Neste 22 de abril, quando o mundo celebra o Dia da Terra, a Companhia Paulista de Trens Metropolitanos (CPTM) se destaca como um exemplo prático de como o transporte coletivo pode ser aliado fundamental na construção de um planeta mais sustentável. Enquanto especialistas apontam que o caminho para um futuro ambientalmente equilibrado passa necessariamente pelo fortalecimento das ferrovias, a operadora paulista demonstra na prática como isso é possível, unindo eficiência operacional a compromissos ambientais concretos.
Ao transportar aproximadamente 1,2 milhão de passageiros diariamente em suas quatro linhas que somam 142 km de extensão, a CPTM não apenas desafoga o trânsito caótico da Região Metropolitana de São Paulo, mas também contribui significativamente para a redução da emissão de poluentes e do consumo de combustíveis fósseis.

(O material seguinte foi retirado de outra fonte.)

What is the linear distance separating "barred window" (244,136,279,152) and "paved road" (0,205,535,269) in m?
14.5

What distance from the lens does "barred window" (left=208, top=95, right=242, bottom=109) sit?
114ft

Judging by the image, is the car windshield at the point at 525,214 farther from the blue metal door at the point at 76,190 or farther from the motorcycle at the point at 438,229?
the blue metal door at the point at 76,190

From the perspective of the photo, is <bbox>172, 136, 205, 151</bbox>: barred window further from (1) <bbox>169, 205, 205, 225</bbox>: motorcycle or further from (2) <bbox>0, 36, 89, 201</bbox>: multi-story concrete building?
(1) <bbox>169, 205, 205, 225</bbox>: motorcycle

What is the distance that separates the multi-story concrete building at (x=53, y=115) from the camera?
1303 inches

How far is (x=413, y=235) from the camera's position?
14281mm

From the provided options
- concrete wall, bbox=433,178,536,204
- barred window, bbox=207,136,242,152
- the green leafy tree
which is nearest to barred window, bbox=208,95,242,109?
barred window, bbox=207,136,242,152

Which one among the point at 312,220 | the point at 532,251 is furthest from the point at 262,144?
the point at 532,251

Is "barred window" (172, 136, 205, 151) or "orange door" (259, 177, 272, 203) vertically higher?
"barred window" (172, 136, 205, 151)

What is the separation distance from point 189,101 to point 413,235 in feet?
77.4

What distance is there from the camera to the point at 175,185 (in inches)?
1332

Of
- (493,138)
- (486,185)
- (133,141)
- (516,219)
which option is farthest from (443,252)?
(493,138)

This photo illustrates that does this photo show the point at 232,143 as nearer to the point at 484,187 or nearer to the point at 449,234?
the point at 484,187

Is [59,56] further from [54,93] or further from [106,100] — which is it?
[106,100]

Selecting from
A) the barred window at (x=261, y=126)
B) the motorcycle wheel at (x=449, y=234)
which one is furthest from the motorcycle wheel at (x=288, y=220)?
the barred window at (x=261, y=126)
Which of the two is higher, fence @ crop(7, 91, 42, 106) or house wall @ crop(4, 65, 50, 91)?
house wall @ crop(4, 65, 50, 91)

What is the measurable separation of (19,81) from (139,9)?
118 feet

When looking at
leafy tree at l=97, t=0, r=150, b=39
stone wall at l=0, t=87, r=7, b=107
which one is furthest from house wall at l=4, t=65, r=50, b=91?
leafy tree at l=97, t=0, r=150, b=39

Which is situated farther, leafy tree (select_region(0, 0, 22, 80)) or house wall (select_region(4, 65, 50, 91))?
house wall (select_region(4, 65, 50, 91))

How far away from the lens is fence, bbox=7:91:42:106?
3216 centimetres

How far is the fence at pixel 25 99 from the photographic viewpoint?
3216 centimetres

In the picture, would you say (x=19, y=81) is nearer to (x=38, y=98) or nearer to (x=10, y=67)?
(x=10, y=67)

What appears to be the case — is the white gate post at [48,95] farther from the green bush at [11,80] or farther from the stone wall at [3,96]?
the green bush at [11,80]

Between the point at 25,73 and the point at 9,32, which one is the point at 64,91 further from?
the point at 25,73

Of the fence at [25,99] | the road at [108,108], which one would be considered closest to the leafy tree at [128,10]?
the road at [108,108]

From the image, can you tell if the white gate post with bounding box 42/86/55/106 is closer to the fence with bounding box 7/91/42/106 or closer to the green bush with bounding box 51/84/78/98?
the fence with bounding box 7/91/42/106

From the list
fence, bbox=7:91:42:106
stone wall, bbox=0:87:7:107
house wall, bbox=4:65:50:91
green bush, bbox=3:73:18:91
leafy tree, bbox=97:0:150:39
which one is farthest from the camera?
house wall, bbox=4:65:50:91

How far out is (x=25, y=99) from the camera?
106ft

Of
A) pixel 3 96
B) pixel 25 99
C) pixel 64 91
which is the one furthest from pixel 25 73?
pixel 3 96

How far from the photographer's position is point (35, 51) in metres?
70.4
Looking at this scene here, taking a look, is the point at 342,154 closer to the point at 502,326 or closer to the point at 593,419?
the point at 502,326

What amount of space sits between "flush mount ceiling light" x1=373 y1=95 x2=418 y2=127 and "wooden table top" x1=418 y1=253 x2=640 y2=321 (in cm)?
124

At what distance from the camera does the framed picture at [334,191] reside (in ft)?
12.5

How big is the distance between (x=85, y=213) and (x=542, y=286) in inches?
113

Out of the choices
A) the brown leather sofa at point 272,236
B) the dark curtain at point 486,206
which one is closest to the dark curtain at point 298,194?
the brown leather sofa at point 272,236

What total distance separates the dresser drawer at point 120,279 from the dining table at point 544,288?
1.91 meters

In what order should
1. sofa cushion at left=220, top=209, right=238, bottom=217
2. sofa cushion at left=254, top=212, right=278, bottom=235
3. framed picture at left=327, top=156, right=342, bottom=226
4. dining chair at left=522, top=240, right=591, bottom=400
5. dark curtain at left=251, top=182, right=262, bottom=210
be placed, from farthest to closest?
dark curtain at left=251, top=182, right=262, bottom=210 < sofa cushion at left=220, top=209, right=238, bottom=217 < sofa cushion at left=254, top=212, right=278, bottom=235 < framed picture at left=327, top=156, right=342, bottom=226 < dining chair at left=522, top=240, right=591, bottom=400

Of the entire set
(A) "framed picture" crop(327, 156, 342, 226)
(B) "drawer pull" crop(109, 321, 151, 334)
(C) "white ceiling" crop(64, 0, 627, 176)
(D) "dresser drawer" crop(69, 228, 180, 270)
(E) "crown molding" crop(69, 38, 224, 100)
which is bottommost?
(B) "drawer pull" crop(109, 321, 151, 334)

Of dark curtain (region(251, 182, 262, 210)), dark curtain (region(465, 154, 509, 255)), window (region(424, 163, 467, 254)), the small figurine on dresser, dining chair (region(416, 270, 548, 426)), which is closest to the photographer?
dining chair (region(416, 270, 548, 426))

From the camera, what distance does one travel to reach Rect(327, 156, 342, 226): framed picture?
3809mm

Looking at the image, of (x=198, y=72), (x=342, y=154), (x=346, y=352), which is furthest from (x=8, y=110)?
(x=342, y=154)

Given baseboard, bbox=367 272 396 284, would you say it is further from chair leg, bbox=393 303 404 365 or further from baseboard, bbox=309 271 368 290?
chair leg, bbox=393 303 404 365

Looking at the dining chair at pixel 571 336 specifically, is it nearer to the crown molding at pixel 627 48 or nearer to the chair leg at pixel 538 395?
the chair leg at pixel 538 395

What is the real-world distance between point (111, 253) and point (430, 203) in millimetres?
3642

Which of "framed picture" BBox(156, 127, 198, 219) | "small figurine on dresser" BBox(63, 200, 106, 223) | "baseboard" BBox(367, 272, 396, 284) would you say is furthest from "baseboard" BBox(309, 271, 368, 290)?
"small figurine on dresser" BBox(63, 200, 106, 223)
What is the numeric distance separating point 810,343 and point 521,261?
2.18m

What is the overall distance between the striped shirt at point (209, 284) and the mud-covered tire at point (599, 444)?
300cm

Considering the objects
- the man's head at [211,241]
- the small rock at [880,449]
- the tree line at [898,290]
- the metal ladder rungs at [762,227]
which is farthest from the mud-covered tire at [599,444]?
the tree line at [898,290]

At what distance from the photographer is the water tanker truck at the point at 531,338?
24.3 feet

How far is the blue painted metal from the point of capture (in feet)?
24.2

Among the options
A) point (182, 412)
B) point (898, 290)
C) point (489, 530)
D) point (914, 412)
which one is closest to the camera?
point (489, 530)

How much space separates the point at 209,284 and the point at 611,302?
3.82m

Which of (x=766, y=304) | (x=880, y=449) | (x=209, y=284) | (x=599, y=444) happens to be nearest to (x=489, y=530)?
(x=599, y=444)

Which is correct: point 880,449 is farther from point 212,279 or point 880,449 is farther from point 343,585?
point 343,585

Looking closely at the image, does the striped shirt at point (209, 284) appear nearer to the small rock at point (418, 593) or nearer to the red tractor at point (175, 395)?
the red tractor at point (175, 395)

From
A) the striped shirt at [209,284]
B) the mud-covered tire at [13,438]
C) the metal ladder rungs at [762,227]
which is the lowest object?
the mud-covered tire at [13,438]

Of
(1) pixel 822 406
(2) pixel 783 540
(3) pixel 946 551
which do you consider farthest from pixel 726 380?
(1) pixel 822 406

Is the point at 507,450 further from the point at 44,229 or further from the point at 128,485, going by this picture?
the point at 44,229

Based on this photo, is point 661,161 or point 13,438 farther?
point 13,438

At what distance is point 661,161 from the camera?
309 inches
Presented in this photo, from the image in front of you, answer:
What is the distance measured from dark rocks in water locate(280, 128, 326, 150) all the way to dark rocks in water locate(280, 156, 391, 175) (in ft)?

Os números comprovam essa eficiência: em 2024, a companhia gerou 37.379 toneladas de CO₂ equivalente em suas operações, o que representa um índice de apenas 3,3 gramas de CO₂ por passageiro por quilômetro.
Esse desempenho é 96% menor do que o de um ônibus urbano movido a diesel, significando que uma viagem de trem emite até 27 vezes menos carbono do que o mesmo trajeto realizado por ônibus. "Esses dados reforçam a relevância estratégica do modal ferroviário não apenas para a mobilidade urbana, mas para a preservação do meio ambiente", analisam especialistas em transporte sustentável.
Mas a atuação da CPTM vai além da simples mensuração de emissões. A companhia tem integrado consistentemente a pauta ESG (Environmental, Social and Governance) à sua estratégia de negócios e investimentos, o que fortalece sua imagem institucional e amplia oportunidades de acesso a mercados de carbono e linhas de financiamento verde.
No campo da energia limpa, a empresa deu um passo importante no último dia 16 de abril, inaugurando uma usina solar fotovoltaica com potência de 86,50 kWp na Estação Calmon Viana, que atende às linhas 11-Coral e 12-Safira. O projeto foi contemplado na Chamada Pública de Projetos de Eficiência Energética da concessionária EDP São Paulo e recebeu investimento a fundo perdido no valor de R$ 519.157,89.
Outra iniciativa semelhante está em andamento na Estação Engenheiro Goulart, que atende às linhas 12-Safira e 13-Jade, onde será instalada uma usina solar com potência de 134,55 kWp, com previsão de entrega para junho. Neste caso, a CPTM obteve um investimento não reembolsável de R$ 1.039.633,65 através de seleção promovida pela Enel, recursos que também estão sendo usados para a troca de lâmpadas e sistemas de climatização em 16 estações do sistema ferroviário.
No campo da adaptação climática, a companhia avança na implementação de Soluções baseadas na Natureza (SbN) em áreas ferroviárias. Um dos destaques é a implantação de uma biovaleta de aproximadamente 250 m² no trecho entre as estações Utinga e Prefeito Saladino, na Linha 10-Turquesa. Desenvolvido conforme as diretrizes do Manual de Infraestrutura Verde da CPTM, o projeto inclui preparo do solo e plantio de espécies adequadas, favorecendo a infiltração da água da chuva e reduzindo o escoamento superficial.
Talvez o projeto mais emblemático tenha sido executado em colaboração com a Companhia Ambiental do Estado de São Paulo (CETESB) e a Fundação Florestal no Parque Estadual da Serra do Mar. Foram identificadas e demarcadas mil árvores matrizes nativas para coleta de sementes e produção de mudas, resultando na produção de 73 mil mudas florestais em uma área de 160 hectares. O trabalho contribui diretamente para a conservação de espécies raras e ameaçadas da Mata Atlântica e foi documentado no livro "Mães da Mata", que registra a metodologia aplicada para futuros projetos de restauração ecológica.
Com essas iniciativas, a CPTM consolida seu compromisso com a sustentabilidade, a inovação e o bem-estar da população, demonstrando na prática como é possível unir soluções de mobilidade urbana eficientes a práticas ambientalmente responsáveis. Enquanto seus trens percorrem diariamente cerca de 53,5 mil km - o equivalente a 1,3 volta em torno da Terra - em 1.551 viagens programadas, a empresa paulista mostra que o caminho para um planeta mais sustentável realmente passa pelas ferrovias.